2.3 Bambuser shall Process Personal Data with all due care and skill, diligence and prudence, in a workmanlike manner in accordance with high professional standards, and in compliance with applicable Data Protection Laws. Bambuser must not use the Personal Data for any other purposes than those specified in the Agreement, this DPA and Customer's documented instructions from time to time. Customer's written instructions for Processing are set out in Appendix 1.

2.4 More specifically, Bambuser shall:

  • a) Process the Personal Data only on documented instructions from Customer, unless required to deviate from such instructions in order to comply with applicable Data Protection Laws which Bambuser is subject to.

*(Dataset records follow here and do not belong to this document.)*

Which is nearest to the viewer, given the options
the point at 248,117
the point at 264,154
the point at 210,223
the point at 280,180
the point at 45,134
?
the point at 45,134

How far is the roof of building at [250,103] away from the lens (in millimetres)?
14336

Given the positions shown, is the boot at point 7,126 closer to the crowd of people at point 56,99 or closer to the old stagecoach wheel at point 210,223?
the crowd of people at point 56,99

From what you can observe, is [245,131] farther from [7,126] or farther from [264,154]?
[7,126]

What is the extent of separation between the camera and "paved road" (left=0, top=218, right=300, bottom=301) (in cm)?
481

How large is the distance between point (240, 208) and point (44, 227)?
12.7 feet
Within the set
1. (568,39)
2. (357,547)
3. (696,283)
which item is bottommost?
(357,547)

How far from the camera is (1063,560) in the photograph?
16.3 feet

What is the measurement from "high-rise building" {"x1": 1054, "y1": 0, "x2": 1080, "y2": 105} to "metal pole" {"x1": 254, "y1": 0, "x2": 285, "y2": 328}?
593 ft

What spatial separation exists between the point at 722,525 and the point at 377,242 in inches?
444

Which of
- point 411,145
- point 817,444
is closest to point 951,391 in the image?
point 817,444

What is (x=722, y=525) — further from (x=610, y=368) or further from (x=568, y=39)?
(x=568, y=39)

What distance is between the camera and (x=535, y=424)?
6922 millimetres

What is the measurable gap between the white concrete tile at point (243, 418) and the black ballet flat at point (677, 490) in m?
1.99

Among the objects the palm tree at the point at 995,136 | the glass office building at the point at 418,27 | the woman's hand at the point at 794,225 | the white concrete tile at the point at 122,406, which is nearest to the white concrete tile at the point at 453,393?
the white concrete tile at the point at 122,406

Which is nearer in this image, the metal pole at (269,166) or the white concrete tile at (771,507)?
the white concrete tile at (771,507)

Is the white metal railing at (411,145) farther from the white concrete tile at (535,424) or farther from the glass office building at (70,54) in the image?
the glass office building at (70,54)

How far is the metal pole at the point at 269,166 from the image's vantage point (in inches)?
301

In such a case, Bambuser shall inform Customer of that legal requirement before Processing, unless such Data Protection Laws prohibit such information on important grounds of public interest;

  • b) ensure that persons authorized to process the Personal Data have committed themselves to confidentiality or are under an appropriate statutory obligation of confidentiality;

  • c) assist Customer by appropriate technical and organizational measures, in so far as this is possible, for the fulfilment of Customer's obligation to respond to requests for exercising any Data Subject's rights under Data Protection Laws;

  • d) assist Customer in ensuring compliance with its legal obligations in respect of Personal Data, such as, with Customer's data security, data protection impact assessment and prior consulting obligations set out by Data Protection Laws;

  • e) make available to Customer all information necessary to demonstrate compliance with Bambuser's obligations set out in this DPA and in applicable Data Protection Laws, and allow for and contribute to audits, including inspections, conducted by Customer as set forth in this DPA; and

  • f) Process Personal Data only during the term of this DPA.

2.5 Bambuser shall implement technical, physical, and organizational measures to make sure a high level of security of the Personal Data that it is Processing and to protect Personal Data against unauthorized or unlawful Processing and against accidental loss, destruction, damage, alteration, or disclosure. Bambuser's security measures shall at all times meet the requirements of applicable Data Protection Laws.

2.6 Subject to the terms of the Agreement, Bambuser shall implement and maintain technical and organizational measures to secure conformity with applicable Data Protection Laws to which Bambuser is subjected, inter alia, measures for:

  • a) pseudonymization and/or encryption of Personal Data;

  • b) ensuring confidentiality, integrity, availability and resilience of systems and services processing Personal Data;

  • c) restoring availability and access to Personal Data in a timely manner in the event of a Personal Data Breach or other unexpected event interrupting Bambuser's processing of Personal Data;

  • d) regularly testing, assessing and evaluating the effectiveness, readiness and integrity of technical and organizational measures for ensuring the security of the Processing; and

  • e) conforming with current business practices, standards or recommendations concerning privacy protection and information safety.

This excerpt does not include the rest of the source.